With Android 4.1 Jelly Bean in 2012, Google announced a broad-ranging initiate to improve animation quality and fluidity across the operating system. For years, iOS had earned a reputation for its springy animations and silk-smooth scrolling, while Android had been maligned for its lagging responsiveness. With a series of improvements it called “Project Butter,” Google invested in a number of under-the-hood refinements to enhance Android’s visual and touch performance. Among other things, the company included triple-buffering graphics, locked all drawing to a 16-second refresh time, and significantly overhauled the touch input system. The changes improved Android’s reputation for responsiveness, but the operating system still wasn’t quite there: it lacked some of iOS’s visual flourishes that helped make the software seem snappier and more responsive.
“Really, the reason iOS seems so snappy versus Android is in large part because of the transitions. Things can load in the background during transitions, whereas on Android you just see a loading screen. With Material Design, you have transitions that help the OS seem snappier to users.”
First among these was transition animations. On iOS, transitions between applications were marked with lengthy and dramatic transition screens, which obscured the loading process from users. Meanwhile on Android, such visual feedback was avoided in preference for more honest loading screens, which served to slow down the user flow and imply operational slowness relative to iOS. In some cases, Android phones that were significantly more powerful felt slower versus older iPhones because of these animation tricks. With Material Design, Google is moving to standardize a number of interface animations that will help bridge that gap and help Android match its Cupertino competitor in terms of not only actual speed, but apparent speed, as well.
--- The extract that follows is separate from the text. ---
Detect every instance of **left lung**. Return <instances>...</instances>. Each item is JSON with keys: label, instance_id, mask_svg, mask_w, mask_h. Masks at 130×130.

Material Design injects a new level of fluidity and cohesion to Android applications, which will only serve to improve the product experience for Android’s billion customers. The higher degree of polish and the new focus on interface consistency across various aspects of the operating system will help novices and power users alike better understand and interact with their devices. Whereas Android was once an unwashed alternative to iOS in terms of its inconsistent and laissez-faire approach to interface design, Google has begun tightening the reins on its manufacturing partners and prescribing better, more robust guidelines for Android interaction design. Someday, it won’t just be Google’s apps that boast colorful material-centric designs. Material Design will span every aspect of the operating system, and will grow to become an unshakeable part of Google’s overall mobile brand identity.